___ Source passage
Results | Looking ahead
Application-driven roadmaps will continue to define future innovations at TI, as electronics move into greater mobility, connectivity and the immersive environment. Innovation in energy management and doing more with less is critical for the success of our customers. Our innovations will help transform the next generation of products to deliver the right balance of performance and energy use required to meet future needs.
Major achievements during the year include:
Additionally, TI signed a 10-year memorandum of understanding with the China Ministry of Education (MOE) in support of China’s university education and the cultivation of electronics engineering talent. Under the agreement, we will participate in the MOE's Undergraduate Education Reform Project, which supports comprehensive reform of Chinese university curriculum and teaching materials, and the development of undergraduate education in China.
- Announcements of the first two commercial products derived from technology developed in Kilby Labs: one supports very low current systems, where energy harvesting and tiny batteries are used. The other was for low-power analog-to-digital converters for the wireless basestation market.
- Moving power line communication (PLC) technology into the microcontroller unit (MCU) product line, which has been taken to market worldwide. This software-based technology allows TI to support multiple standards and adapt to the different environments where PLC is being deployed to make the power grid “smarter” and help with energy conservation.
______
___ Dataset excerpts
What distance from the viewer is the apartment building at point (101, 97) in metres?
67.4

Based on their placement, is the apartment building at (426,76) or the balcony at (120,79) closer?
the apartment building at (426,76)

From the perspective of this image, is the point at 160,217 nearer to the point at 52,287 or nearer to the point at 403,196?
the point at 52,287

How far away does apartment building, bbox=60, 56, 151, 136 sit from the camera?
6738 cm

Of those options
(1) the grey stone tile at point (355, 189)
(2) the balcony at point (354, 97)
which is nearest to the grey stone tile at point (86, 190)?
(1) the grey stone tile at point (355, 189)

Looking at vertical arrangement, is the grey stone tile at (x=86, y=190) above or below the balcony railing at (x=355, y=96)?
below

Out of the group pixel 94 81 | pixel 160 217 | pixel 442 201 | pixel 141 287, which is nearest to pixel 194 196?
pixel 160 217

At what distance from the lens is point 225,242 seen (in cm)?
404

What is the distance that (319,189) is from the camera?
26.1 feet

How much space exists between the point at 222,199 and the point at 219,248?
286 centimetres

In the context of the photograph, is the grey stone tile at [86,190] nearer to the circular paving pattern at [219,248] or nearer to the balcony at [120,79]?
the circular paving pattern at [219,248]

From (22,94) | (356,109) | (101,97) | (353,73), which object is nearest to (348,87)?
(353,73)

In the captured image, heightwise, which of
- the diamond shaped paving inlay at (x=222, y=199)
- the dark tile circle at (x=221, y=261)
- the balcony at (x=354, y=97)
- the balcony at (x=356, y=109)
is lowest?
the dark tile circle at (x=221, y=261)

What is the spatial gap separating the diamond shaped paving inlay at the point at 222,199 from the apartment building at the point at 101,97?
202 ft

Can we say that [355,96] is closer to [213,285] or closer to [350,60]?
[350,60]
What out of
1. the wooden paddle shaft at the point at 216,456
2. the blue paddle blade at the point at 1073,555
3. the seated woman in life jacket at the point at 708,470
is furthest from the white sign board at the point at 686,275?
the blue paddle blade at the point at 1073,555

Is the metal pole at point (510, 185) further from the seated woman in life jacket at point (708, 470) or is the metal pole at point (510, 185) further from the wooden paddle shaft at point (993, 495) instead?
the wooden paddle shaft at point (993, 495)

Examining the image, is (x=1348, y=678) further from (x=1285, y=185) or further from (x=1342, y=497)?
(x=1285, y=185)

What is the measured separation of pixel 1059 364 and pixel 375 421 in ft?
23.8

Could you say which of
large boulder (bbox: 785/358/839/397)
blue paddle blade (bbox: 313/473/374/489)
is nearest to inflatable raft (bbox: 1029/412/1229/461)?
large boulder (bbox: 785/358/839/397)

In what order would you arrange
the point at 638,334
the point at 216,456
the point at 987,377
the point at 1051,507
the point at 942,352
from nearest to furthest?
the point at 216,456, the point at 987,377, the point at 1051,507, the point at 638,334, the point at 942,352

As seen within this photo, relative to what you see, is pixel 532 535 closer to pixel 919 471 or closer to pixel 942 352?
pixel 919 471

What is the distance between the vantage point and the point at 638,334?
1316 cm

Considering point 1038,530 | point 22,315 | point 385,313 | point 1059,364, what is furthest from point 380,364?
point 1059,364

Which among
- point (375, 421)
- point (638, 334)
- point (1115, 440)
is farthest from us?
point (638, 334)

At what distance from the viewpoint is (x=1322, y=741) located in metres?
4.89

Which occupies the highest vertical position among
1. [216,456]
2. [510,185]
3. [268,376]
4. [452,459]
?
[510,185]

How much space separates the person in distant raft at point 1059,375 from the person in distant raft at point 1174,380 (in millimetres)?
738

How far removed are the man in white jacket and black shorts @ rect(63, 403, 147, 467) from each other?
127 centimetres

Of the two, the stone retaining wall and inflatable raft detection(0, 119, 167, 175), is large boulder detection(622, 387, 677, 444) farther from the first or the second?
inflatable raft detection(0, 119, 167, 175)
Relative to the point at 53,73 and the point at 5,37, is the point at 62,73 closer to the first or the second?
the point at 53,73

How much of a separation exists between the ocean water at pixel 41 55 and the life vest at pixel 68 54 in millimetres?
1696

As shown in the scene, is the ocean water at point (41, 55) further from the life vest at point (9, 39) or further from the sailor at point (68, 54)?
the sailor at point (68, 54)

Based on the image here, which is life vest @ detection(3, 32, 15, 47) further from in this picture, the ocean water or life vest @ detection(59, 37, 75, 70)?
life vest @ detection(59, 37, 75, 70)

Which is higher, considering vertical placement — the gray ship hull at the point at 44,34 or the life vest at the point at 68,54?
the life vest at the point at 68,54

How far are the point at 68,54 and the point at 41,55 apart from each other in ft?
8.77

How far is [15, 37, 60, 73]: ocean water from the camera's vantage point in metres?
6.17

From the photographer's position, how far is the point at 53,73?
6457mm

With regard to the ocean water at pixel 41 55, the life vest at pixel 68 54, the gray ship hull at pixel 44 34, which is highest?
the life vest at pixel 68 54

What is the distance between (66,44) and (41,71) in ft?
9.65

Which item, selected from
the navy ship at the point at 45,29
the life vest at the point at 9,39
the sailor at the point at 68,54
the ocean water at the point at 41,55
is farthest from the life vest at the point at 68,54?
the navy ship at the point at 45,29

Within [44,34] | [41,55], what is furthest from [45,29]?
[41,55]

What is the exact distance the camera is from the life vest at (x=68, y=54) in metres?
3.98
______
What to produce: Reproduce everything in the TI passage from "- Announcements of" down to "wireless basestation market.".

Answer to the problem:
- Announcements of the first two commercial products derived from technology developed in Kilby Labs: one supports very low current systems, where energy harvesting and tiny batteries are used. The other was for low-power analog-to-digital converters for the wireless basestation market.